=== GOAL OF THE EXERCISE ===
Search the data for the string "respect" and copy each line where it turns up.

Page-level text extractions
--*--

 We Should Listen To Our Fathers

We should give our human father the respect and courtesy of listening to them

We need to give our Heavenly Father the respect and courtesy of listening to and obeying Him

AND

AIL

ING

--*--

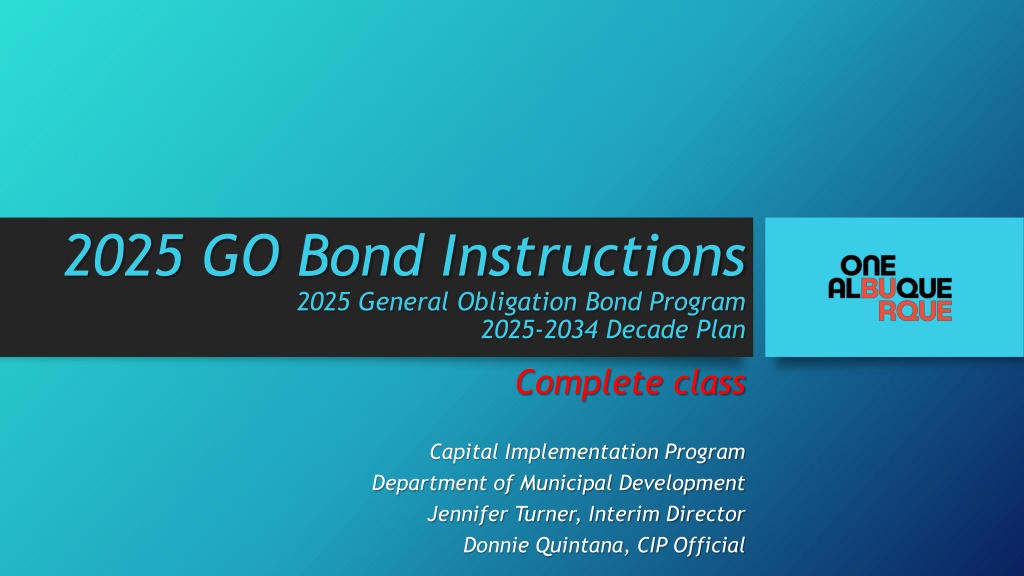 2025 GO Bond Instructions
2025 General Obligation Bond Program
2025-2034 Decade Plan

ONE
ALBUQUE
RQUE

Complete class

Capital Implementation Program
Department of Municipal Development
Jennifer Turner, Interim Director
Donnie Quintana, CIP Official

--*--

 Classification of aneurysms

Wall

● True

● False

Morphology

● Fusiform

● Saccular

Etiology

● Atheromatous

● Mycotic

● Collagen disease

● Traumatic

--*--

=== EXERCISE RESULT ===
We should give our human father the respect and courtesy of listening to them
We need to give our Heavenly Father the respect and courtesy of listening to and obeying Him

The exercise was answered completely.